Pour trouver un emploi en Suisse romande, il faut chercher pendant neuf mois. Une durée moyenne qui varie en fonction de l'âge, mais aussi du niveau de formation et du degré de mobilité des 60 000 demandeurs d'emploi concernés. Selon la nouvelle étude publiée par l'Observatoire romand et tessinois de l'emploi, les moins de 30 ans sont les plus touchés en période de mauvaise conjoncture. Explications de Pierre Gfeller, coauteur de l'étude.

Le Temps: Comment expliquez-vous que la durée moyenne de recherche d'emploi varie de 128 à 239 jours pour les moins de 30 ans?

Pierre Gfeller: Nous avons affaire à différents publics. En 2003-2004, les universitaires ont cherché pendant 208 jours. En revanche, les titulaires d'un certificat fédéral de capacité (CFC) n'ont attendu que 168 jours avant d'être engagés. Au bénéfice d'une expérience professionnelle obligatoire dans leur cursus, ils sont davantage prisés par les employeurs, qui apprécient l'idée d'engager un jeune bénéficiant déjà d'une expérience pratique.

Autre explication: la corrélation entre la mobilité et la durée du chômage. Un universitaire jurassien sur deux est prêt à quitter le canton pour trouver du travail, alors qu'à Genève seul un universitaire sur dix cherche «à l'extérieur».

– Particulièrement touchés, les seniors attendent 478 jours avant d'être embauchés. Vous affirmez que leur niveau de formation n'a aucun impact sur cette durée…

– C'est une constante: la durée moyenne de recherche d'emploi augmente avec l'âge.

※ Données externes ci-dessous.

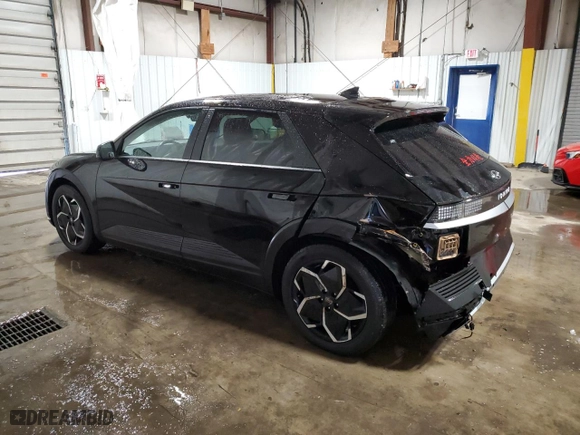 2022 Hyundai IONIQ 5 SE with VIN KM8KM4AEXNU065321, listed as a Copart auction lot 89176085 with 61,849 mi miles and Salvage Title. Bid and sale history available at carsss.com. Image 2.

Une partie des plus de 55 ans se trouvent pénalisés car ils ont travaillé toute leur vie au sein de la même entreprise en effectuant une activité spécifique qui ne se retrouve pas dans l'économie actuelle. Du coup, leur formation paraît obsolète. D'autre part, il est plus difficile pour les seniors d'être mobiles: mariés, installés depuis longtemps, ils ne cherchent pas hors de leur canton. Finalement, les employeurs n'arrivent pas à assumer leurs prétentions salariales et le coût de leur prévoyance professionnelle.

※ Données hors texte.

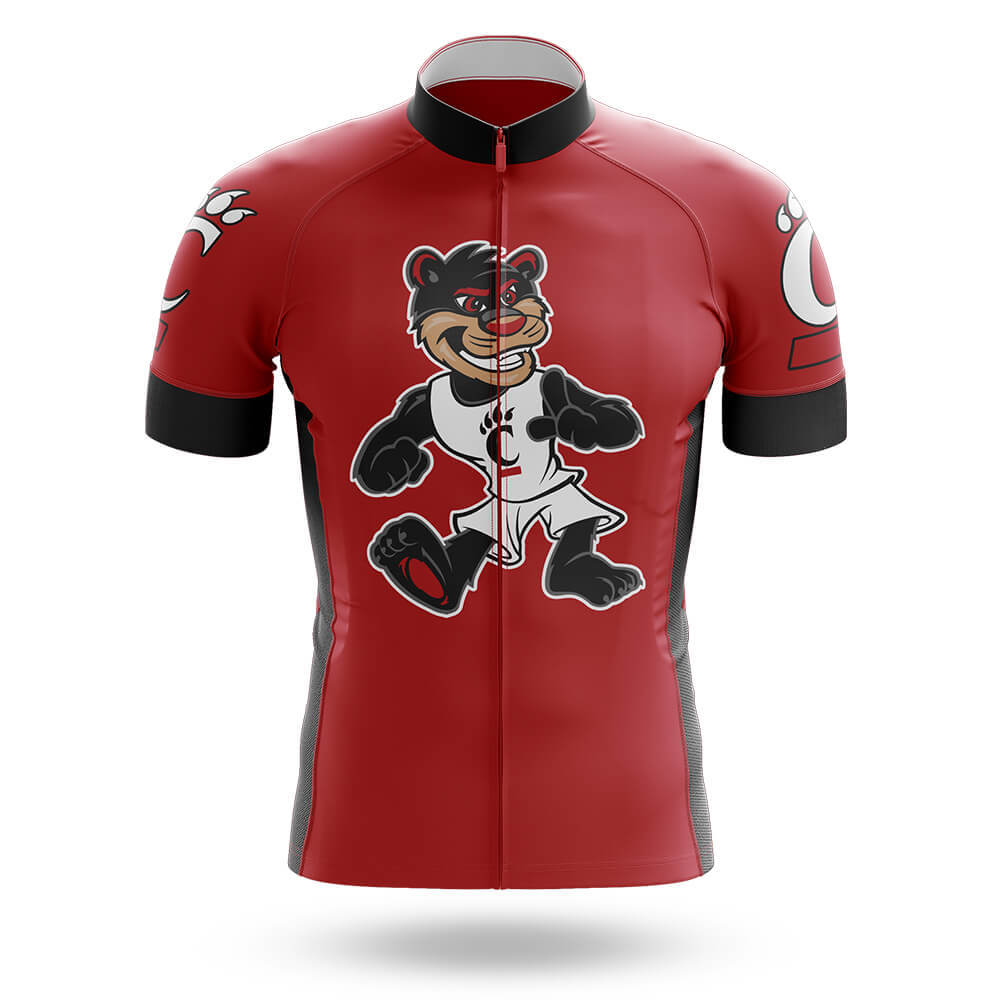 Bearcat Mascot - Men's Cycling Kit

– Détenteur du record de la durée de recherche chez les jeunes, Genève reste le mauvais élève de Suisse romande. Ce canton lutte-t-il moins bien que les autres contre le chômage?

– Non. A Genève, il y a d'autres structures qui prennent en charge les jeunes et, de fait, les dépenses liées à ces prises en charge n'apparaissent pas dans nos chiffres. Une chose est sûre: les cantons romands ont beaucoup investi dans les mesures de placement à travers l'assurance chômage, mais de manière différenciée. A titre d'exemple, Vaud a investi 8 millions par année en 2003-2004 dans la mesure «semestres de motivation», qui permettent aux jeunes de s'orienter. Les Genevois ont injecté 350 000 francs dans ce même dispositif.